Toujours aussi bedonnant et bien campé dans ses tennis blanches, l’inspecteur Singh, le fin limier de la police de Singapour, est envoyé à Phnom Penh en tant qu’observateur de l’ASEAN auprès du tribunal des crimes de guerre – les Chambres extraordinaires au sein des Tribunaux Cambodgiens, en partie financées par les Nations Unies - chargé de juger un ancien dirigeant criminel de masse Khmer Rouge.
Alors qu’un témoin capital est assassiné dans l’enceinte du tribunal, il faut très vite trouver le coupable sous peine d’annulation du procès, ce qui constituerait un grave problème politique pour le Cambodge. Singh est désigné pour coopérer à l’enquête auprès du colonel Menhay. Une très efficace jeune cambodgienne, Chhean, sera son interprète.

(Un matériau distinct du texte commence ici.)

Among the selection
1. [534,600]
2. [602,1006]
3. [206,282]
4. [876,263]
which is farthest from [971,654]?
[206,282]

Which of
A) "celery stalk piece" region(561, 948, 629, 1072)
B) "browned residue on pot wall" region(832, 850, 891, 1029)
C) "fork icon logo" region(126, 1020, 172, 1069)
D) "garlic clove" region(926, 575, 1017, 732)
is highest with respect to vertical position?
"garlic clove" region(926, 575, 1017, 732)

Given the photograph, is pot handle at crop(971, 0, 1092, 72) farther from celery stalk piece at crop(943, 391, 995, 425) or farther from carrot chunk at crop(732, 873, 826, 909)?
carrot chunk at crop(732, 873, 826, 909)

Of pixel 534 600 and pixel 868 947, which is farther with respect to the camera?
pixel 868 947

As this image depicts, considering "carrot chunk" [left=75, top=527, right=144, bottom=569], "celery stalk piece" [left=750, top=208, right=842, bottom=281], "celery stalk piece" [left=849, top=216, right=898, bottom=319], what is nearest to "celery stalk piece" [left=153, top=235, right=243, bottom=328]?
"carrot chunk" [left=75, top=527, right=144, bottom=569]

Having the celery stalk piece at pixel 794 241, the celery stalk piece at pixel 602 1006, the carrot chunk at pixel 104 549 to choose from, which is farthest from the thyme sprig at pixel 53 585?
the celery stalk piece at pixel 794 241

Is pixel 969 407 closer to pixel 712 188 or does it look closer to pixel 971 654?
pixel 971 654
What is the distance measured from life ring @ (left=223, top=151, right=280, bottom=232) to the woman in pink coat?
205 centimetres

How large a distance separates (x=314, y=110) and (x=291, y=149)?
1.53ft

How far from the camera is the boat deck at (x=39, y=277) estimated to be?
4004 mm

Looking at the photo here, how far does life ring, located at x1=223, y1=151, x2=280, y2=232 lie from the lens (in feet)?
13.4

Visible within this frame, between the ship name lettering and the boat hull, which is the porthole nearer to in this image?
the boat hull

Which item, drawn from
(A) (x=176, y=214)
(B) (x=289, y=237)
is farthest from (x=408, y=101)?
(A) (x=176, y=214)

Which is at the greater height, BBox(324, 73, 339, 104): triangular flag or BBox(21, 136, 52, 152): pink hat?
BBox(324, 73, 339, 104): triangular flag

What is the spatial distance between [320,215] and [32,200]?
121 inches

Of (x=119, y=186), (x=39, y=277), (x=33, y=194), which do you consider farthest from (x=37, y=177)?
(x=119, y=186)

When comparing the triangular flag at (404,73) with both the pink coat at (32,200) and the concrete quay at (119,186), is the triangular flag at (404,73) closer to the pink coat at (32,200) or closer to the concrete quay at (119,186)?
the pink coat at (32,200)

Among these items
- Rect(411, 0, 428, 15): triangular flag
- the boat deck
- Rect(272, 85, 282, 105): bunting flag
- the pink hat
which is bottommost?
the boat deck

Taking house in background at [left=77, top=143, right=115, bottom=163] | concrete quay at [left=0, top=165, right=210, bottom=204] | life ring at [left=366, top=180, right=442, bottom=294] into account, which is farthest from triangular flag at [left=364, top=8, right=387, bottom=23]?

Et dès le départ apparaissent plusieurs coupables possibles, qui avouent le meurtre à qui mieux mieux. Plus particulièrement un couple formé d’un grand américain et de son épouse d’origine cambodgienne, ravissante. Elle, puis lui, s’accusent du meurtre. Elle a en effet reconnu, dans le témoin assassiné, celui qui a abattu son père jadis. Mais son mari certifie que c’est lui qui l’a poignardé … Qui protège qui et pourquoi ?
L’affaire se corse car dans le même temps, un serial killer autoproclamé justicier rôde dans la campagne et descend, les uns après les autres, d’anciens tortionnaires Khmers rouges. Il en est à sa onzième victime.
La résolution des deux énigmes n’intervient naturellement et de façon spectaculaire qu’au cours des dernières pages. Mais dans l’intervalle, on aura évoqué la désastreuse histoire du peuple Khmer entre son indépendance en 1954 et le départ des troupes nord vietnamiennes en 1989. Une population sacrifiée, prise entre les feux des vietnamiens du nord qui les avaient choisis comme base arrière, les américains qui les bombardent sans pitié, les Khmers rouges qui entrent dans Phnom Penh le 17 avril 1975 et évacuent intégralement les villes, affament toute la population et massacrent toute personne suspectée d’être un intellectuel (surtout s’il porte des lunettes).
L’inspecteur Singh appréciera le rude mais honnête colonel de la police, sera bien secondé par Chhean qui recherche dans les archives le cruel destin de sa famille perdue, aura tout de même l’occasion d’admirer les ruines fantastiques des temples d’Angkor Wat, ruisselant de la couleur sang de la lumière du soleil couchant, ne croira pas à la culpabilité de la belle Sovann Armstrong et manquera de se faire exploser sur l’une des innombrables mines anti-personnelles laissées sur les champs de batailles.
Encore une enquête bouclée grâce à sa réflexion subtile, ce qui irrite toujours autant son supérieur hiérarchique singapourien, le superintendant Chen.
L’inspecteur Singh enquête à Phnom Penh – polar de Shamini Flint, traduit de l’anglais par Dominique Brotot, édité chez Marabout – 331 p., 12,90€.